Activity:
Transcribe each record below word for word.

Extracted material:
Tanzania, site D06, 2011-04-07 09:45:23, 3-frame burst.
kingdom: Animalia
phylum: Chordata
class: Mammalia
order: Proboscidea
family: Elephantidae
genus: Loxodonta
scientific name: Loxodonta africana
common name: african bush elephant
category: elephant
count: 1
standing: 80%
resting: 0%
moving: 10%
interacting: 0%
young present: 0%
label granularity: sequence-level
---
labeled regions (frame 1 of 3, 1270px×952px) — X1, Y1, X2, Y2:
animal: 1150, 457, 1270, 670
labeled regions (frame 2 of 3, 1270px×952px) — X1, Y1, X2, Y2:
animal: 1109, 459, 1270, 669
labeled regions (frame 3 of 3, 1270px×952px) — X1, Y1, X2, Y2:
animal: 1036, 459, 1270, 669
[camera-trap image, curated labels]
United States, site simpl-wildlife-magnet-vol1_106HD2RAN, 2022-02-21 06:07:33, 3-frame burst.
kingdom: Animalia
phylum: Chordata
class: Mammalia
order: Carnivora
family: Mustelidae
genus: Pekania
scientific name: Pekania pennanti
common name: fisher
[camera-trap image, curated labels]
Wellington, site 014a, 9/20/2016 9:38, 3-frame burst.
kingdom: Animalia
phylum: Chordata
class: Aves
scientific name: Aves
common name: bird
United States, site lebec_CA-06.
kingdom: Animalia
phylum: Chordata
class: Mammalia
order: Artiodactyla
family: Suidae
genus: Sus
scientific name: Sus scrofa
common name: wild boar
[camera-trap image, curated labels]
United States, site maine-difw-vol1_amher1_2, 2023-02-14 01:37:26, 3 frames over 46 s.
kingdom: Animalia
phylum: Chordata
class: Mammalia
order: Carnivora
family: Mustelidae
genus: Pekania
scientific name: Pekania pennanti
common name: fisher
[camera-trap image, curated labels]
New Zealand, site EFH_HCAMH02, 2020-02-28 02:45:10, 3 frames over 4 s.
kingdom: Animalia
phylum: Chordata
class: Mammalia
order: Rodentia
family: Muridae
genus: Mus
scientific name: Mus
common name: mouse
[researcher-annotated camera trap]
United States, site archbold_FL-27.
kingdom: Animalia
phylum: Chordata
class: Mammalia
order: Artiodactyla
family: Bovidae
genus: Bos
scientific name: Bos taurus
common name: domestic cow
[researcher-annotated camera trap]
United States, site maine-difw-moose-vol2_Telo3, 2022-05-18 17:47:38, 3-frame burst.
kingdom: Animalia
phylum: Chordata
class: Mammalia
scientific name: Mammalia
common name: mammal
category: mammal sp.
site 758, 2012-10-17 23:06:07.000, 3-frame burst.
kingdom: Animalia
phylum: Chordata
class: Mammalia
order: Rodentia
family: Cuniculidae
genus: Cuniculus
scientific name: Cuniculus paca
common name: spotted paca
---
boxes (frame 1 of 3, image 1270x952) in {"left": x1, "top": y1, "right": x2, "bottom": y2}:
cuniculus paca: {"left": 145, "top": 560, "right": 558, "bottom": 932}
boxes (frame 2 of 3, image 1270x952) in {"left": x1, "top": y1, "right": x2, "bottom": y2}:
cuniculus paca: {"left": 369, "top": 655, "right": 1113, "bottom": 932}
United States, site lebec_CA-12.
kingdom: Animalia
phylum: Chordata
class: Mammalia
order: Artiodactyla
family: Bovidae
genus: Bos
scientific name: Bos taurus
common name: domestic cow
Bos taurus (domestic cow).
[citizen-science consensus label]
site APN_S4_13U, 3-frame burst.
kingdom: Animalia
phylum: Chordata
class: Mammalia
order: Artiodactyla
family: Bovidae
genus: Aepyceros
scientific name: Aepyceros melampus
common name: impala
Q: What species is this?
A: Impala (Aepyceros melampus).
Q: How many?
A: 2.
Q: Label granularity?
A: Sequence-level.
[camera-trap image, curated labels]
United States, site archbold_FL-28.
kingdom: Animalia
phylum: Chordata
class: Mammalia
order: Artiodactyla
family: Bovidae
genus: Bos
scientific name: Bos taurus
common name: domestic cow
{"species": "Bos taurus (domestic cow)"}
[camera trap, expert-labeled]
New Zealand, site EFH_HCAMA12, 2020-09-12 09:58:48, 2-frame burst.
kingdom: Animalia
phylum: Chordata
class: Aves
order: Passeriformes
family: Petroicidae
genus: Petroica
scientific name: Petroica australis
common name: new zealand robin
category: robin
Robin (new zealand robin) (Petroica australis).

The answer:
Tanzania, site D06, 2011-04-07 09:45:23, 3-frame burst.
kingdom: Animalia
phylum: Chordata
class: Mammalia
order: Proboscidea
family: Elephantidae
genus: Loxodonta
scientific name: Loxodonta africana
common name: african bush elephant
category: elephant
count: 1
standing: 80%
resting: 0%
moving: 10%
interacting: 0%
young present: 0%
label granularity: sequence-level
---
labeled regions (frame 1 of 3, 1270px×952px) — X1, Y1, X2, Y2:
animal: 1150, 457, 1270, 670
labeled regions (frame 2 of 3, 1270px×952px) — X1, Y1, X2, Y2:
animal: 1109, 459, 1270, 669
labeled regions (frame 3 of 3, 1270px×952px) — X1, Y1, X2, Y2:
animal: 1036, 459, 1270, 669
[camera-trap image, curated labels]
United States, site simpl-wildlife-magnet-vol1_106HD2RAN, 2022-02-21 06:07:33, 3-frame burst.
kingdom: Animalia
phylum: Chordata
class: Mammalia
order: Carnivora
family: Mustelidae
genus: Pekania
scientific name: Pekania pennanti
common name: fisher
[camera-trap image, curated labels]
Wellington, site 014a, 9/20/2016 9:38, 3-frame burst.
kingdom: Animalia
phylum: Chordata
class: Aves
scientific name: Aves
common name: bird
United States, site lebec_CA-06.
kingdom: Animalia
phylum: Chordata
class: Mammalia
order: Artiodactyla
family: Suidae
genus: Sus
scientific name: Sus scrofa
common name: wild boar
[camera-trap image, curated labels]
United States, site maine-difw-vol1_amher1_2, 2023-02-14 01:37:26, 3 frames over 46 s.
kingdom: Animalia
phylum: Chordata
class: Mammalia
order: Carnivora
family: Mustelidae
genus: Pekania
scientific name: Pekania pennanti
common name: fisher
[camera-trap image, curated labels]
New Zealand, site EFH_HCAMH02, 2020-02-28 02:45:10, 3 frames over 4 s.
kingdom: Animalia
phylum: Chordata
class: Mammalia
order: Rodentia
family: Muridae
genus: Mus
scientific name: Mus
common name: mouse
[researcher-annotated camera trap]
United States, site archbold_FL-27.
kingdom: Animalia
phylum: Chordata
class: Mammalia
order: Artiodactyla
family: Bovidae
genus: Bos
scientific name: Bos taurus
common name: domestic cow
[researcher-annotated camera trap]
United States, site maine-difw-moose-vol2_Telo3, 2022-05-18 17:47:38, 3-frame burst.
kingdom: Animalia
phylum: Chordata
class: Mammalia
scientific name: Mammalia
common name: mammal
category: mammal sp.
site 758, 2012-10-17 23:06:07.000, 3-frame burst.
kingdom: Animalia
phylum: Chordata
class: Mammalia
order: Rodentia
family: Cuniculidae
genus: Cuniculus
scientific name: Cuniculus paca
common name: spotted paca
---
boxes (frame 1 of 3, image 1270x952) in {"left": x1, "top": y1, "right": x2, "bottom": y2}:
cuniculus paca: {"left": 145, "top": 560, "right": 558, "bottom": 932}
boxes (frame 2 of 3, image 1270x952) in {"left": x1, "top": y1, "right": x2, "bottom": y2}:
cuniculus paca: {"left": 369, "top": 655, "right": 1113, "bottom": 932}
United States, site lebec_CA-12.
kingdom: Animalia
phylum: Chordata
class: Mammalia
order: Artiodactyla
family: Bovidae
genus: Bos
scientific name: Bos taurus
common name: domestic cow
Bos taurus (domestic cow).
[citizen-science consensus label]
site APN_S4_13U, 3-frame burst.
kingdom: Animalia
phylum: Chordata
class: Mammalia
order: Artiodactyla
family: Bovidae
genus: Aepyceros
scientific name: Aepyceros melampus
common name: impala
Q: What species is this?
A: Impala (Aepyceros melampus).
Q: How many?
A: 2.
Q: Label granularity?
A: Sequence-level.
[camera-trap image, curated labels]
United States, site archbold_FL-28.
kingdom: Animalia
phylum: Chordata
class: Mammalia
order: Artiodactyla
family: Bovidae
genus: Bos
scientific name: Bos taurus
common name: domestic cow
{"species": "Bos taurus (domestic cow)"}
[camera trap, expert-labeled]
New Zealand, site EFH_HCAMA12, 2020-09-12 09:58:48, 2-frame burst.
kingdom: Animalia
phylum: Chordata
class: Aves
order: Passeriformes
family: Petroicidae
genus: Petroica
scientific name: Petroica australis
common name: new zealand robin
category: robin
Robin (new zealand robin) (Petroica australis).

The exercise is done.